____ Document

Solved

Urgent Help Needed: Implementing Time-Series Models and Asset Hierarchy with Python SDK

  • 22 September 2023
  • 5 replies
  • 104 views

Userlevel 1
Badge

Hello esteemed members of the Cognite community,

I come to you with a sense of urgency and a deep need for expert guidance. I've been attempting to familiarize myself with Cognite for the last six months, and despite my best efforts, I find myself at an impasse with some critical aspects. My situation is time-sensitive, and I am truly hoping for your assistance to navigate this complex but fascinating journey.

My Setup:
Environment: Google Colab (Free version)
SDK: Cognite Python SDK
Assets: Wind Farm with two sub-assets (Asset A and Asset B)

My Goals:

Connect to Cognite Project via Python SDK: I need to use my client ID and client secret to establish a connection from Google Colab.

Create Hierarchical Assets: My aim is to create a parent asset, named "Wind Farm," and within this parent asset, include two child assets, Asset A and Asset B.

Upload Time-Series Data from CSV: I have CSV files containing wind-speed and wind-power data for Asset A and Asset B. I need to upload these as time-series data to the corresponding assets. (Below is a snippet of what the data might look like - the numbers are all random and are made-up for the sake of this query!)

time

Asset A- Wind Speed

Asset B - Wind Speed

Asset A - True Wind Power

Asset B - True Wind Power

11/1/19 00:00

23.105

23.3822

1

1

11/1/19 00:10

23.3516

23.7522

1

1

11/1/19 00:20

22.681

23.7341

1

1

11/1/19 00:30

22.6935

24.3308

1

1

The data is recorded every ten minutes. Let’s say it ranges from November of 2019 to February 28th, 2019.

________
____ Provided material

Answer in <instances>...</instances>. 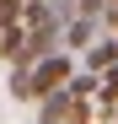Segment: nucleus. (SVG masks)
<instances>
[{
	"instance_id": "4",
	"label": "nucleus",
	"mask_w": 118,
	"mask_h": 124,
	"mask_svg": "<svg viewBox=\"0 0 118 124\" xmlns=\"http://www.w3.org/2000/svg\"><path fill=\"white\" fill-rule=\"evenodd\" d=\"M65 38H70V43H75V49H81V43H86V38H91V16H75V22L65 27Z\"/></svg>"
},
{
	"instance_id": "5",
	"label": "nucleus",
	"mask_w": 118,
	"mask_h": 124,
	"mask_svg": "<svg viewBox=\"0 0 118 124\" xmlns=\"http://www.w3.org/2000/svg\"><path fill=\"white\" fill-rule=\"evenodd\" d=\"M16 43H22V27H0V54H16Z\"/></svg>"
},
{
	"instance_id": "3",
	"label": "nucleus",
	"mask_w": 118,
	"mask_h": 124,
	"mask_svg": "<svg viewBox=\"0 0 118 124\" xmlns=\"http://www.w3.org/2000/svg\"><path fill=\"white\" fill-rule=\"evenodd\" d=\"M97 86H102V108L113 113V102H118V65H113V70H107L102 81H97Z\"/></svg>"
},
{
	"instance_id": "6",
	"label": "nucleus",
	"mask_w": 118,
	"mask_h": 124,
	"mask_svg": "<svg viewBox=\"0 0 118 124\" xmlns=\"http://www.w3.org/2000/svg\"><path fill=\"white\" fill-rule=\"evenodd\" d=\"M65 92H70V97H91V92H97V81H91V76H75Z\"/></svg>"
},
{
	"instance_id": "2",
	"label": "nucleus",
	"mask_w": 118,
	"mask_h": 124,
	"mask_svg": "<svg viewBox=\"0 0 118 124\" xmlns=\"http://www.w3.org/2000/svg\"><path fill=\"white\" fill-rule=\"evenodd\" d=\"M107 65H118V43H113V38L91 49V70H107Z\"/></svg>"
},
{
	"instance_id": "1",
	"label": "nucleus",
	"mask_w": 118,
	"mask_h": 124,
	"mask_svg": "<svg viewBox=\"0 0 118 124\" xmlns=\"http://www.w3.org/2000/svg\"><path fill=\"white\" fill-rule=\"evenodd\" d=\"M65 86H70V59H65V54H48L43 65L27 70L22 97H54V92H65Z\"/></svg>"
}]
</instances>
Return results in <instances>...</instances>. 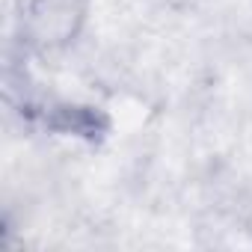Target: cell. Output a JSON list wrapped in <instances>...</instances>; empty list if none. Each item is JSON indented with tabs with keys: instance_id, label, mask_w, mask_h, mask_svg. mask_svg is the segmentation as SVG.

________
____ Provided material

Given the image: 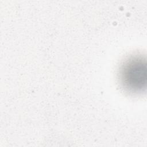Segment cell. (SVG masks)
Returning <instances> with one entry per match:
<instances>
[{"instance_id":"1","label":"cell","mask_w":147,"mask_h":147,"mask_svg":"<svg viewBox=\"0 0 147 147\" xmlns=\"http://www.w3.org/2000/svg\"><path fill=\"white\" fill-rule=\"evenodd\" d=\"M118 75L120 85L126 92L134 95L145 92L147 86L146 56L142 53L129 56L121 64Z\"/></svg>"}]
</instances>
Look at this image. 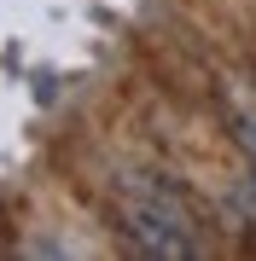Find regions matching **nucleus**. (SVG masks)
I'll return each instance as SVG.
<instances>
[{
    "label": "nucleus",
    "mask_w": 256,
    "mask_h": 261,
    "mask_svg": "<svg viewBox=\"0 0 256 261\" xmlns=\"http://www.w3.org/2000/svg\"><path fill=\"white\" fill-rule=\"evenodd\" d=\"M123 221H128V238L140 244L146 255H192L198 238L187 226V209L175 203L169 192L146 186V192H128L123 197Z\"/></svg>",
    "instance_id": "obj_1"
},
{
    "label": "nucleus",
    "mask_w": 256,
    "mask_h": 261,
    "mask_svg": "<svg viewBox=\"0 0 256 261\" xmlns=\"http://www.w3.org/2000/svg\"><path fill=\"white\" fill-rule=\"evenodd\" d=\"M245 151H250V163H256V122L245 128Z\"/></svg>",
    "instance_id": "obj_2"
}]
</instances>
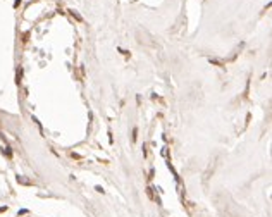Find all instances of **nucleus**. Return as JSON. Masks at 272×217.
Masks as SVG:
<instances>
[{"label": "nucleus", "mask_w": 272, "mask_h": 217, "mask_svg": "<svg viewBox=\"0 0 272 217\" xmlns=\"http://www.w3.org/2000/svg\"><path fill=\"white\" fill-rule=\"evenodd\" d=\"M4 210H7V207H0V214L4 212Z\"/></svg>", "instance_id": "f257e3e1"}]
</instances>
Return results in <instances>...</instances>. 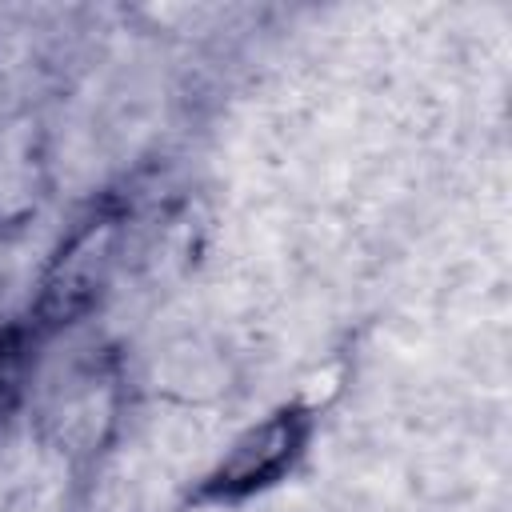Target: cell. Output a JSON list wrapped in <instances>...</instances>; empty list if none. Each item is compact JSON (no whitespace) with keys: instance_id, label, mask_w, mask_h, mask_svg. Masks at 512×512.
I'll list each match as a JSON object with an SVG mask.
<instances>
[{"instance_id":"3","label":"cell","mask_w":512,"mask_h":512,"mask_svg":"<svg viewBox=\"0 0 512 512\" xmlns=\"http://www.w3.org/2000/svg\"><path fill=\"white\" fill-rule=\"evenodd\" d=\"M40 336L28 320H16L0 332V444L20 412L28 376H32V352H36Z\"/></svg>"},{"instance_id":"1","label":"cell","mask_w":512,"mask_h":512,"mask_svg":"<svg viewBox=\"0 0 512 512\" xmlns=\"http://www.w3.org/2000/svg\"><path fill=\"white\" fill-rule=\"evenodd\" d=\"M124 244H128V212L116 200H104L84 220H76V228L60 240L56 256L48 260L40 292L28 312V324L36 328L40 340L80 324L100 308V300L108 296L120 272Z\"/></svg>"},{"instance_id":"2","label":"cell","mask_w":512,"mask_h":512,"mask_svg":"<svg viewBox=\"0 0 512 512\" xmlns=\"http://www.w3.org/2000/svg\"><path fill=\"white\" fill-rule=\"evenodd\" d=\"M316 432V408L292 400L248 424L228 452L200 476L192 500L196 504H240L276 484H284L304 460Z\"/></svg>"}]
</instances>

________

» **Parts of the exercise**
**A)** According to the forum post, what does the author need the client ID and client secret for?
**B)** Answer these questions using the forum post:
(i) In which environment is the author working?
(ii) How often is the wind data recorded?
(iii) For how long has the author been trying to familiarize themselves with Cognite?
**C)** Print the forum post's text from "Create Hierarchical Assets: My" up to and including "of this query!)".

» **Answer list**
**A)** The author needs the client ID and client secret to establish a connection to the Cognite project from Google Colab through the Python SDK.

**B)**
(i) Google Colab (Free version)
(ii) Every ten minutes
(iii) For the last six months

**C)**
Create Hierarchical Assets: My aim is to create a parent asset, named "Wind Farm," and within this parent asset, include two child assets, Asset A and Asset B.

Upload Time-Series Data from CSV: I have CSV files containing wind-speed and wind-power data for Asset A and Asset B. I need to upload these as time-series data to the corresponding assets. (Below is a snippet of what the data might look like - the numbers are all random and are made-up for the sake of this query!)